After we’ve determined which of the Actions the user wants to perform, we need to flexibly match its arguments. If I user says “get the fishing rod”, we want to execute the game command “get pole” even though the user didn’t use the word “pole”.

There are three functions that you’ll implement on your GptParser class for this part of the homework: get_character, match_item and get_direction. These are used by most of the Action classes when they parse a user’s command, so making them more flexible ought to have the effect of more flexibly matching Actions’ arguments.

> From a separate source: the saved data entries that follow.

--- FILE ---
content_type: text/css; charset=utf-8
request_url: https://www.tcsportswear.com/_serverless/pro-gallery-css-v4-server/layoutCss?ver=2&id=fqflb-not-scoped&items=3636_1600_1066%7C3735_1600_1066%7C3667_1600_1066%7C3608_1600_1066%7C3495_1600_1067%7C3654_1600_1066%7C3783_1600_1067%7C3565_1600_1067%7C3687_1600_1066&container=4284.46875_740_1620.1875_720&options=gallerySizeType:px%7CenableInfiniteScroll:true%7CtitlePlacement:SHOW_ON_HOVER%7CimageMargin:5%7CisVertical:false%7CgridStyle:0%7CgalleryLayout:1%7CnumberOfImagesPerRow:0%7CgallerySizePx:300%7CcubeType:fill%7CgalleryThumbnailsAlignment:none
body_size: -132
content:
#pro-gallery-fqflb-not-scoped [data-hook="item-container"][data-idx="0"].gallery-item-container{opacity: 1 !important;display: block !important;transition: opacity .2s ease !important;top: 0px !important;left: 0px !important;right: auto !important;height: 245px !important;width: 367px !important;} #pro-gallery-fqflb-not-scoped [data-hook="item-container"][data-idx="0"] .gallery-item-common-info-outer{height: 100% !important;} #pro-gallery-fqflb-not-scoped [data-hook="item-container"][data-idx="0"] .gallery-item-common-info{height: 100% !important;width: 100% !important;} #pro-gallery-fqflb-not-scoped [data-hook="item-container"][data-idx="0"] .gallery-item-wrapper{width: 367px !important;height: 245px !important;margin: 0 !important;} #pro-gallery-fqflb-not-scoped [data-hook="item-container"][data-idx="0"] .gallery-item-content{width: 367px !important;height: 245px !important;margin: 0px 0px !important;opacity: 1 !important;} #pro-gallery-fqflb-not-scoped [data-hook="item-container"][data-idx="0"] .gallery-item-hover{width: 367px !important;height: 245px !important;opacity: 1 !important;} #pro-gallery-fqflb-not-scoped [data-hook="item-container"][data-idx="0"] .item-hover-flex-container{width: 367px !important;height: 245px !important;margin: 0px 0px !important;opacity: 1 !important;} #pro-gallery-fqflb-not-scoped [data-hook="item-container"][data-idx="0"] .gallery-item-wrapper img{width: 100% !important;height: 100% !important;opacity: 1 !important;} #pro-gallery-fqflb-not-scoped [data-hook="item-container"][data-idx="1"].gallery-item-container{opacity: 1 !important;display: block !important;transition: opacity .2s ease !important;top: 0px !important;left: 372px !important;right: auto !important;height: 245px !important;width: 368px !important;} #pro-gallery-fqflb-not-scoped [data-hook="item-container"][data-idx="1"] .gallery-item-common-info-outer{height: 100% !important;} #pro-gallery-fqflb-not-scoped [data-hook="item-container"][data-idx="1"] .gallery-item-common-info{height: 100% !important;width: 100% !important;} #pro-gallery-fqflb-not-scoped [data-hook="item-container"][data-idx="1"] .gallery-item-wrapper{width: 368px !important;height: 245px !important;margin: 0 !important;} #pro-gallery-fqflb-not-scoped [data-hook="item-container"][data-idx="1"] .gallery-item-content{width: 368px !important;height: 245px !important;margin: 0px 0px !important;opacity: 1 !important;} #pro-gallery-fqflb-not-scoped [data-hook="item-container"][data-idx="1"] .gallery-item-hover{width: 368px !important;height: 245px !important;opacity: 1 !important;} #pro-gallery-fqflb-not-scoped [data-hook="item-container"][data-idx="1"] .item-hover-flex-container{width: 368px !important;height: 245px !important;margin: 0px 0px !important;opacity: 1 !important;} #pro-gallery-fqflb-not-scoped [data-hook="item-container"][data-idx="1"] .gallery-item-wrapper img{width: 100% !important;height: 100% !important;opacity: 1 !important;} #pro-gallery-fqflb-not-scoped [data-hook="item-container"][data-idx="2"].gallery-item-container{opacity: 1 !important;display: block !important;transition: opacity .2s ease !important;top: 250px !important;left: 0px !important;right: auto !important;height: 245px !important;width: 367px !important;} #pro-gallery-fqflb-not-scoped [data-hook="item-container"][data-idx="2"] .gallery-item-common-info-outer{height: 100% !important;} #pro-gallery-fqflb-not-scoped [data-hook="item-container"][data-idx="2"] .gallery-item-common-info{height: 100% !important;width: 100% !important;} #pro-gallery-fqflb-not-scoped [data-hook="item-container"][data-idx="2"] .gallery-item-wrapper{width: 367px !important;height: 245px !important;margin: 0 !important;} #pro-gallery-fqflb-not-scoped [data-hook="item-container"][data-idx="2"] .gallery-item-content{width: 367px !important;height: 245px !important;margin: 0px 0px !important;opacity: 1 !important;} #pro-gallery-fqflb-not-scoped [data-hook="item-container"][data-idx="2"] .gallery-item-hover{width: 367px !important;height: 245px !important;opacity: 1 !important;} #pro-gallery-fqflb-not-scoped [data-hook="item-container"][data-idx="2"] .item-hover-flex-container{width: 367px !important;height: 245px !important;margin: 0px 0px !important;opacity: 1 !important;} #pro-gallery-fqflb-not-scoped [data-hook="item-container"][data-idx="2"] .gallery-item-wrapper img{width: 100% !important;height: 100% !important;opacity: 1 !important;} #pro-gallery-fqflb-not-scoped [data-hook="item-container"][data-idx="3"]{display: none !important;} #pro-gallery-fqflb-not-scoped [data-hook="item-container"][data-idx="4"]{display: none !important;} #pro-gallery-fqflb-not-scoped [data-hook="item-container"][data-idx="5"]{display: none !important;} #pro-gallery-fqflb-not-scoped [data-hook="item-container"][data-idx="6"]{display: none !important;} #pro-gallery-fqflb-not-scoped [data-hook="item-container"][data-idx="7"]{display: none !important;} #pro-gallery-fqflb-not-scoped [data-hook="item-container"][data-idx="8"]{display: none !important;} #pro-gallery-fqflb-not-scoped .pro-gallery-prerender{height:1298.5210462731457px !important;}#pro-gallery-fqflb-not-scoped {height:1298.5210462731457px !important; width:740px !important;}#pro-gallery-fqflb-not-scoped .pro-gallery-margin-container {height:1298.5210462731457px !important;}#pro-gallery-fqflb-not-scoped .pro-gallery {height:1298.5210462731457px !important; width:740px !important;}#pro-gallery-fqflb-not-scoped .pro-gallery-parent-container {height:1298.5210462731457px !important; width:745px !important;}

After you finish part 3, you should play Action Castle again using your new GptParser3 class. While you play try to use only commands that would not have been allowed by our HW1 game. Save a transcript of your play to submit along with your homework solution. In your README, describe any commands that you tried that didn’t work, and why you think the failed.

Optional Extensions

If you’re working in a group larger than a pair, then you should pick one optional extension for each group member above 2.

Possible extensions are:

You can compare several approaches to intent determination, and quanify how good each approach is on an extended test set that you put together.
You can generate images for each location in the game using DALLE-3 or Midjourney
You can narrate your game with text to speech using the OpenAI API or ElevenLabs
You can use GPT to transform commands that describe multiple actions into a list of actions for proper handling with ActionSequence.
When something’s properties change, you should have GPT rewrite its description to reflect the change. For example, in Action Castle when the guard is knocked unconscious, the description of the guard should include this fact.
You can try to take the GPT descriptions and create in-game objects from them. After you create the objects, you can save your game using the built in game.to_json and then load it later using game.from_json.

What to submit

Please submit the following:

Your completed hw2.ipynb Python notebook
Two transcripts (game_transcript_with_GPT_descriptions and game_transcript_with_flexible_commands.json) showing your playthroughs after parts 1 and 2
A README.md with your write-up.
- For part 1 of the homework, your README should analyze your playthrough and discuss hallucinations and game state.
- For part 2 of the homework, your README you should describe how you tested your determine_intent function. You should perform an error analysis by looking at its outputs and seeing what commands caused it to predict the wrong answer. Speculate why.
- For part 3 of the homework, your README should analyze your second playthrough and discuss what commands didn’t work and why.
- For each extension that you do, please describe in detail what you did in your README. You should also submit any accompanying code for your extensions along with zip file of images, voice outputs, or saved games.

You should submit your completed homework to Gradescope. You can work in groups of up to 5. Only one partner should submit - be sure to specify who your partner was when you make your submission.